The old home of Windmill Lane Studios in Dublin, where U2 recorded Boy and The Joshua Tree, has been demolished, the Belfast Telegraph has reported.
The one-acre building in the city’s dockland area, which became known as the U2 studio but was also used by the likes of Van Morrison, was bought by property investment company Hibernia REIT in May 2014, and the firm has now begun gradual demolition work to transform the site into mixed-use retail, residential and office units – part of a new urban development that will extend Dublin's Silicon Docks to the Liffey River.

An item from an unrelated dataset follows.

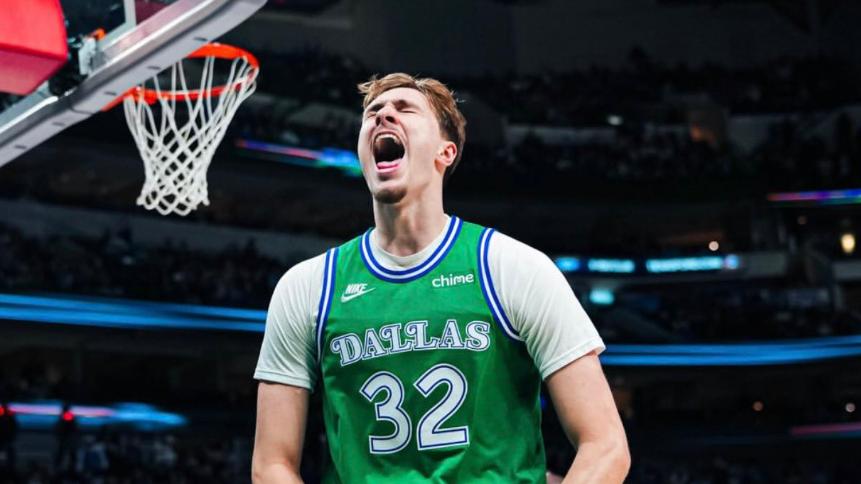 弗拉格一战创11项NBA纪录！19岁天才49+10成历史首人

A Hibernia spokesman commented: "The site was acquired with full planning permission (granted to the previous owners in 2011) for demolition of the existing structures and the construction of a mixed-use office, retail and residential development.
"In recent years the derelict site has become a focal point for anti-social behaviour and graffiti that has spread into adjacent streets. The studio itself has been empty for several years and contained no equipment or fittings to indicate its previous use."
Following the recording of the band's debut record Boy at the studio, U2 were rocketed to international fame, later recording The Joshua Tree there in 1987. The site became a site of pilgrimage for visiting fans of the group.
The spokesman added: "Hibernia is conscious of the historical significance of Windmill Lane and plans to retain a 20-metre stretch of the studio wall."
Options for the retained stretch of wall (mainpicture) are currently being explored, including recreating the wall in the atrium of the new Windmill Lane building; offering the wall to Dublin City Council, the band or any other interested party; or donating it to charity so pieces can be auctioned off to U2 fans around the world.
Windmill Lane Recording Studios relocated to a new premises in Dublin's Ringsend circa 1990, and in 2009 was taken over by a new team with an updated arsenal of gear, including Neve and SSL consoles and an Avid surround sound room.
Above: Windmill Lane Recording Studio's current Studio One control room.
A representative for the studio told Audio Media International: “It certainly is a shame that the city has lost a historical landmark, but the Windmill Lane Recording studio has been located in Ringsend for over 20 years. During this period we've played host to a range of acts, from local unsigned artists to some of the most renowned acts internationally, such as Lady Gaga, David Bowie, Nile Rodgers and Hozier.
"As well as the recording studios, we have our own web-based weekly music series, 'The Windmill Lane Sessions' to help showcase musical talent. We're also heavily involved in creative media education with Pulse College, so while the old building may have been demolished, the story of 'Windmill Lane Recording' continues to grow.”